Au total, avec sept critères évalués par 32 indicateurs, le document a des airs d’exhaustivité. Mais comparé au cadre "qualité" déjà mis en place par les anciens organismes paritaires collecteurs agréés (Opca), rien de vraiment nouveau. Dans leur base de données Datadock, qui existe depuis plus de deux ans, on retrouve en effet six des sept critères dernièrement proposés : seule "l’inscription du prestataire dans son environnement socio-économique" est une réelle innovation. 

Une réforme qui favorise les grandes structures ?

Prévu pour entrer en vigueur le 1er janvier 2021, pour que les organismes aient le temps de s’adapter, le dispositif ne fait pas l’unanimité. Marie Gouttard, formatrice, dénonce dans une tribune au Monde du 13 février une avalanche de décrets techniques, d’obligations administratives, financières, environnementales, logistiques... qui ne sont guère à l’avantage des petites structures. Les grands organismes sont évidemment mieux armés pour faire face à cette technicité, même si "le ministre chargé de la Formation professionnelle publie sur son site des informations permettant de faciliter la lecture du référentiel mentionné à l’article", comme le mentionne le projet de décret, en forme d'un aveu de complexité. 
Dans une autre tribune du Monde du même jour, Guy Le Boterf, professeur de management, déplore dans cette réforme une absence de nouveauté dans le domaine non technique des formations : apprendre le savoir-être, une notion qui complète le savoir-faire, et qui est de plus en plus nécessaire dans le monde du travail, toujours plus communicatif et collectif. Un savoir qui pourrait paraître impalpable, mais qui s’enseigne tout de même, qui est nécessaire dans tous les métiers et à tous les niveaux, et qui aurait mérité une place dans les critères d’évaluation.
Pour Muriel Pénicaud, ministre du Travail, il s’agit davantage de faire de la régulation, non de l’opérationnel. Aux formateurs donc d’innover en matière de formation ; les pouvoirs publics se mêlent d’évaluer, pas de fixer le contenu.

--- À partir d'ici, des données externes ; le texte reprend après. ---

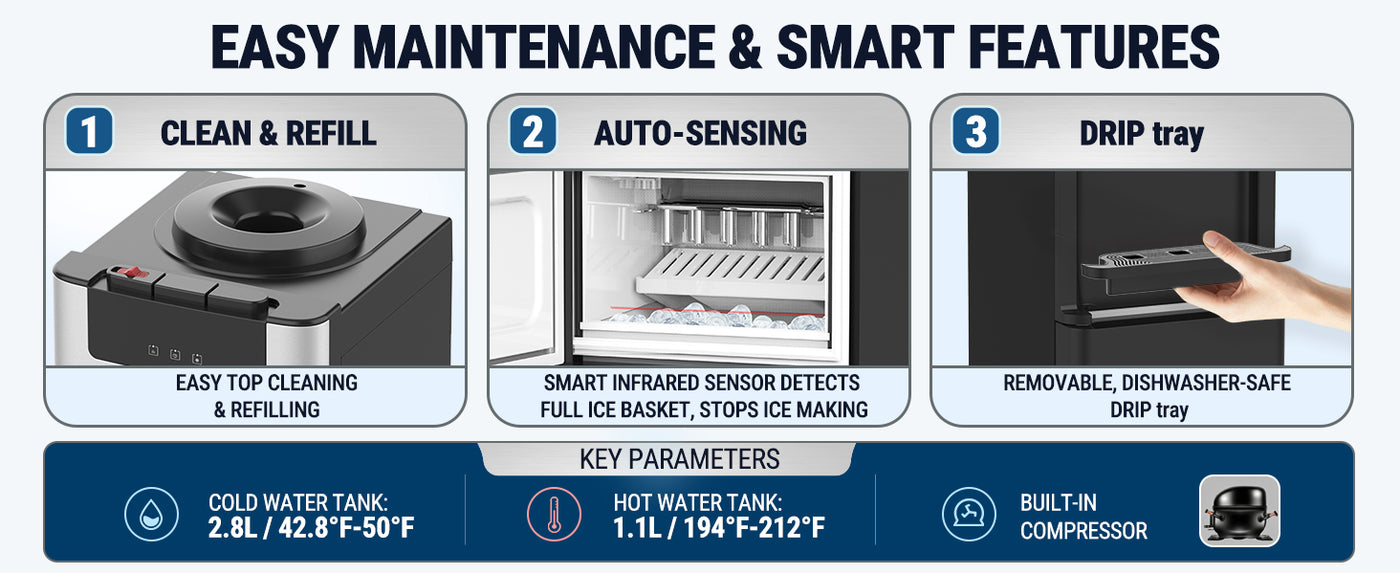 EASY MAINTENANCE & SMART FEATURES

1 CLEAN & REFILL

EASY TOP CLEANING & REFILLING

2 AUTO-SENSING

SMART INFRARED SENSOR DETECTS FULL ICE BASKET, STOPS ICE MAKING

3 DRIP tray

REMOVABLE, DISHWASHER-SAFE DRIP tray

KEY PARAMETERS

COLD WATER TANK:
2.8L / 42.8°F-50°F

HOT WATER TANK:
1.1L / 194°F-212°F

BUILT-IN COMPRESSOR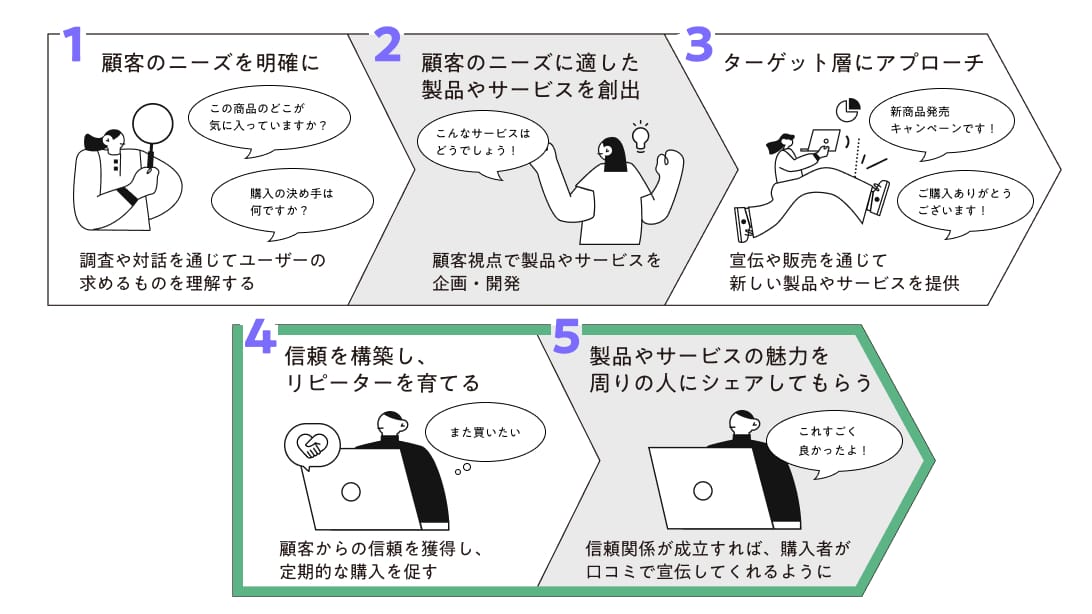 1
顧客のニーズを明確に

この商品のどこが気に入っていますか？

購入の決め手は何ですか？

調査や対話を通じてユーザーの求めるものを理解する

2
顧客のニーズに適した製品やサービスを創出

こんなサービスはどうでしょう！

顧客視点で製品やサービスを企画・開発

3
ターゲット層にアプローチ

新商品発売キャンペーンです！

ご購入ありがとうございます！

宣伝や販売を通じて新しい製品やサービスを提供

4
信頼を構築し、リピーターを育てる

また買いたい

顧客からの信頼を獲得し、定期的な購入を促す

5
製品やサービスの魅力を周りの人にシェアしてもらう

これすごく良かったよ！

信頼関係が成立すれば、購入者が口コミで宣伝してくれるように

La nouveauté est dans l’outil

Annoncée en avril 2018, créée par la loi du 5 septembre dernier, l’agence France Compétences est en activité depuis le 1er janvier 2019. Elle est l’unique instance de gouvernance de la formation professionnelle et de l’apprentissage, et a pour mission d’assurer le financement, la régulation, le contrôle et l’évaluation. Une centralisation jugée nécessaire pour mieux réguler, entre autres, les prix des formations et éviter des dérives constatées : des prix allant de 1 à 6 pour une même formation (un CAP cuisine de 2.500 à 14.000 euros). Le référentiel national procède également de cette volonté centralisatrice, pour plus de clarté. Une étude d’impact accompagnant le projet de loi Avenir professionnel avait en effet souligné que la multiplicité des labels et certifications rendait difficile l’évaluation par le public. La réforme impose donc pour la première fois un référentiel national unique pour l’évaluation des formations financées sur fonds publics. Outre le caractère unique du référentiel d’évaluation, le projet de décret impose un transfert d’obligation : là où il incombe aux financeurs de vérifier la capacité d’un organisme à dispenser une formation de qualité, ce sont les organismes de formation qui auront l’obligation d’être certifiés.